Schedule your retake for 3 weeks out. Not 2 weeks. Not 1 week. Three weeks.

Here’s your study schedule:

Week 1: Focus entirely on your two lowest-scoring domains. Spend 90 minutes per day in your VM, 30 minutes reviewing practice questions specific to those topics. Do 1 full practice test mid-week. Score it. Don’t retake it yet—review the answers you got wrong.

Week 2: Rotate through all five domains. Spend 60 minutes on the three strongest domains (to maintain them), 90 minutes on the two weakest. Take 1 full practice test at the end of the week.

Week 3: Review specific question types you still miss. If you can’t answer questions about LVM, spend a day on LVM. If you struggle with sed and awk scenarios, spend a day on those. Take 2 full practice tests—one mid-week, one 3 days before your exam.

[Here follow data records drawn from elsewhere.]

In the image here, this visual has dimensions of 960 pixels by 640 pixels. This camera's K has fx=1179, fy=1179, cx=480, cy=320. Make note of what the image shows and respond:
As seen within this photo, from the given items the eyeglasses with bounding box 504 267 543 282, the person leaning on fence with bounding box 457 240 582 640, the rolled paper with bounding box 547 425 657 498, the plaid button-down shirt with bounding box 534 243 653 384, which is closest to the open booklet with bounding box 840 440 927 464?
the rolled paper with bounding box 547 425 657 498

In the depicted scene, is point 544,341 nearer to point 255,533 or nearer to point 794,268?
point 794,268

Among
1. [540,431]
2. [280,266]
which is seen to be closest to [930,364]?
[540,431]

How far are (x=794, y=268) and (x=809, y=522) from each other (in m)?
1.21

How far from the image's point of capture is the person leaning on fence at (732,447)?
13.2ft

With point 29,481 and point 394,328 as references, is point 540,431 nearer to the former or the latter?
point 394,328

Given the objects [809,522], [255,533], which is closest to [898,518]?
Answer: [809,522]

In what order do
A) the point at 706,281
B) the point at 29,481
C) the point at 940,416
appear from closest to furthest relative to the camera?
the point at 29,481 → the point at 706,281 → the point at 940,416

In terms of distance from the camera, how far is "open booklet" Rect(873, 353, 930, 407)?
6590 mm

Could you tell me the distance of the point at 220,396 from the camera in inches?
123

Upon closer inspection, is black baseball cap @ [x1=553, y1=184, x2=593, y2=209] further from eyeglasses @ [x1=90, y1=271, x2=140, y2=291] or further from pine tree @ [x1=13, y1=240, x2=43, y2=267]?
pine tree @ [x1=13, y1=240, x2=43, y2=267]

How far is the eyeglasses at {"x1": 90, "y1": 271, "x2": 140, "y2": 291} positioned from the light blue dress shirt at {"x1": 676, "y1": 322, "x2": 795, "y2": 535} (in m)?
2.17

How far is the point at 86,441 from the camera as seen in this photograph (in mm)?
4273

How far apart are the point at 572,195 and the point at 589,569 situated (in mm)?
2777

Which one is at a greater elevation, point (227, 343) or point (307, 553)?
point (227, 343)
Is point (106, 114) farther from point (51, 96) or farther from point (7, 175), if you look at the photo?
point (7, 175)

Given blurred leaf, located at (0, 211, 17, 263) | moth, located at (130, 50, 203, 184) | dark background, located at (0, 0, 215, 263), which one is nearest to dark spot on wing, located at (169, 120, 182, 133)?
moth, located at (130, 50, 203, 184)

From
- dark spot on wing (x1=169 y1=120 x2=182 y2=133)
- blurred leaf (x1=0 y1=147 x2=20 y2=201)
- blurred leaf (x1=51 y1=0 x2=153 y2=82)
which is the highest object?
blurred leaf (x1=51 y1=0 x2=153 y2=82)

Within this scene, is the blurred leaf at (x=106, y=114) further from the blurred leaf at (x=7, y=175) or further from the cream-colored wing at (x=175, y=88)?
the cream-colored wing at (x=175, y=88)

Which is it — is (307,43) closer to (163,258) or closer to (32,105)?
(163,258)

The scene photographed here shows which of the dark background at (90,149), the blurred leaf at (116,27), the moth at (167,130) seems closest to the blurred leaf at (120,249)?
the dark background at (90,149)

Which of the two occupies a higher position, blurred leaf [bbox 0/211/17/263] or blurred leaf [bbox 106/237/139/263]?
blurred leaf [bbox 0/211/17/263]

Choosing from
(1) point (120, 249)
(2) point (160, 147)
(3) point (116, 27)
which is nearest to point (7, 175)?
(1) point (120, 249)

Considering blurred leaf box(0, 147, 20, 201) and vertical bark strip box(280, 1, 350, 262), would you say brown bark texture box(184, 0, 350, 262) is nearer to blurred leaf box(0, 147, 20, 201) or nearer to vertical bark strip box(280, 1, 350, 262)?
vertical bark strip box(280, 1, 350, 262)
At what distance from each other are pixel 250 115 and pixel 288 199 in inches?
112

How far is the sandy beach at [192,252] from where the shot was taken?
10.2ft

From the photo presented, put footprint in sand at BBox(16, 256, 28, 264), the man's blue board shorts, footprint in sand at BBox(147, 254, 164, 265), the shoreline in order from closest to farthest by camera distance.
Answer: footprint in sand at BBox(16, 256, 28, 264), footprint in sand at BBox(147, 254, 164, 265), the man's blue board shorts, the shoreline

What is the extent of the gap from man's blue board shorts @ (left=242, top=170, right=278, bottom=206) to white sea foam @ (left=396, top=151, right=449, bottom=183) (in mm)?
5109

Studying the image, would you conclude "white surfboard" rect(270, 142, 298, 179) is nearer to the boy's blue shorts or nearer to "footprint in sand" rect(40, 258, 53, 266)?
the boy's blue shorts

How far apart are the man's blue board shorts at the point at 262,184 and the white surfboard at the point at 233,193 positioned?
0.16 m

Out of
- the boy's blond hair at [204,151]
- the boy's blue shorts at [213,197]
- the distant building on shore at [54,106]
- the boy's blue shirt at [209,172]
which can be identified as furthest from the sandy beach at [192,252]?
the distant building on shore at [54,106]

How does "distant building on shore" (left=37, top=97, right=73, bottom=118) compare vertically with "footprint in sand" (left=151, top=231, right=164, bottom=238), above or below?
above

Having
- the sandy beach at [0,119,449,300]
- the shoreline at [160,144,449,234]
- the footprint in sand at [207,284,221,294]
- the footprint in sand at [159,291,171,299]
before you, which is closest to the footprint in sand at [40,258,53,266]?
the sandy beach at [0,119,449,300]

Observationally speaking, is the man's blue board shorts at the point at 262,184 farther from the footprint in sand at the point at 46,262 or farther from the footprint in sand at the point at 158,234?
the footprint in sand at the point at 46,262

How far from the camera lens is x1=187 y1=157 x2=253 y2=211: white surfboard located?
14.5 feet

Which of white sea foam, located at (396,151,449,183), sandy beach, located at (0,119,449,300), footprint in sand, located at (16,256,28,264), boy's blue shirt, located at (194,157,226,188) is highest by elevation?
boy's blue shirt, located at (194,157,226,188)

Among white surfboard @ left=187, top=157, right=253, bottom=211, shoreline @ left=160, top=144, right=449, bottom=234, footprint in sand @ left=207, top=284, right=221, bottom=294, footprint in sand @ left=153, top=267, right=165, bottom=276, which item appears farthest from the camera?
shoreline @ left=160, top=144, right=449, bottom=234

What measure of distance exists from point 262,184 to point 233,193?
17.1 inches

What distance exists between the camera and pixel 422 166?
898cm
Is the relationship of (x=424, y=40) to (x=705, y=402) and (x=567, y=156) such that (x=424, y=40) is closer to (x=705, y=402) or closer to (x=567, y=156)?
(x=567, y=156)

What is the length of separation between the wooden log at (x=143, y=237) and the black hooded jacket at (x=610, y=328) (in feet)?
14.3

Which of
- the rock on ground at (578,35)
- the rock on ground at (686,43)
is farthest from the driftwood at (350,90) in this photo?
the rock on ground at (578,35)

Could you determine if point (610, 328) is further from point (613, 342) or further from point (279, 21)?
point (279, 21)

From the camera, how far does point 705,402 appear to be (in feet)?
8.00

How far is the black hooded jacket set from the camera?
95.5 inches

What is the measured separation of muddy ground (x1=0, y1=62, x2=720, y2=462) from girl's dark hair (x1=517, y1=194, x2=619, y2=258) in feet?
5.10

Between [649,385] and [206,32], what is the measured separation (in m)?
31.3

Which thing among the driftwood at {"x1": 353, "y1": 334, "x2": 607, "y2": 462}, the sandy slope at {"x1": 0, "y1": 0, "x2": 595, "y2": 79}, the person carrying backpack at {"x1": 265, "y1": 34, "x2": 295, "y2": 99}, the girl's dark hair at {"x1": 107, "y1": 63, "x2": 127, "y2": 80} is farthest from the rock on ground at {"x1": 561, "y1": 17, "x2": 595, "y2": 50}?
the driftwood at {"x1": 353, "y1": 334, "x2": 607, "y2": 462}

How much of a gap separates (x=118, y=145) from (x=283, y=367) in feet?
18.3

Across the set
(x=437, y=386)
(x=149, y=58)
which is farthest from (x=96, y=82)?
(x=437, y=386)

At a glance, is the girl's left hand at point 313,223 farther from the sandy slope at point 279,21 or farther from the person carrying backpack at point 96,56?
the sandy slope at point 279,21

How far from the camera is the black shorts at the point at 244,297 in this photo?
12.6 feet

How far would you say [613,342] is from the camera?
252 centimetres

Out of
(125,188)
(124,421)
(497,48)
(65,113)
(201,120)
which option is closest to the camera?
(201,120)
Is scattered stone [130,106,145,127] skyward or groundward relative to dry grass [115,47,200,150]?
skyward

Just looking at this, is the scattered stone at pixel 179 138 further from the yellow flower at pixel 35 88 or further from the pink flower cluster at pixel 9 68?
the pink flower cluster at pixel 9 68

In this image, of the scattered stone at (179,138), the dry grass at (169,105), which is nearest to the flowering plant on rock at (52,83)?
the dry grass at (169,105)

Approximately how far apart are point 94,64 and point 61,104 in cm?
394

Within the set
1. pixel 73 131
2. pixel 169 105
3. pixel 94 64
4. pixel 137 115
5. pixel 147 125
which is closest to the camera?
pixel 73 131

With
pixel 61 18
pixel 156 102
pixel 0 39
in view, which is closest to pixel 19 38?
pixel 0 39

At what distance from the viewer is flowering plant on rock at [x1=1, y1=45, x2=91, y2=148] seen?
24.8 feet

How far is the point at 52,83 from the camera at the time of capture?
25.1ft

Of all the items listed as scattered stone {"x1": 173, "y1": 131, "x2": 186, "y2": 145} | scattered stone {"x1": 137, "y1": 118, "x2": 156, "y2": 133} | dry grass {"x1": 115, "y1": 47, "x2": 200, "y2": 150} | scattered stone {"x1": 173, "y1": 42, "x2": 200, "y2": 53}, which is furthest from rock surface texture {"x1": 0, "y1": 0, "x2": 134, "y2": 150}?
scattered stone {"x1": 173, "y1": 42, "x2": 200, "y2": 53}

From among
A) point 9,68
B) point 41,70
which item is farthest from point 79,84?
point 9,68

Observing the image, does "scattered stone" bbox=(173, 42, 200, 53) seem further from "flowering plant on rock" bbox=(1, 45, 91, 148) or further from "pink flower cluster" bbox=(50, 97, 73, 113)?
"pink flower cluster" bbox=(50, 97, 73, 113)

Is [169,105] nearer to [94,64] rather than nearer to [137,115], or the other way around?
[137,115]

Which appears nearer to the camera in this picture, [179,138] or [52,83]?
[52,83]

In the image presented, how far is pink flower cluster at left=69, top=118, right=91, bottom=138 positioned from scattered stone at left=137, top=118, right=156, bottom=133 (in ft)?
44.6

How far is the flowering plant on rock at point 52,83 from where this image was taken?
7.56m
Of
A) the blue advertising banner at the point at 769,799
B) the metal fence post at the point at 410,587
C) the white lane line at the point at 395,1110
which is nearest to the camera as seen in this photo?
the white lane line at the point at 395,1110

Your passing threshold for practice tests should be 75% minimum, and you should be hitting that consistently before you walk into the testing center.

Track your scores. If you’re at 68% on a practice test with a week to go, you need to extend your study time or delay your retake. Don’t take the real exam underprepared again.

One Thing To Do Right Now

Right now—not after you finish reading this—download your score report and open it.

Look at the domain breakdown. Write down the lowest one.

Then do a Google search for “[that domain name] LPIC-1 study guide” and spend 20 minutes reading what you missed.

That’s it. That’s your next action. Do it before you close this tab.

You’re 48 points away from certified. That’s close enough that you don’t need to restart—you need to focus. Your retake is winnable.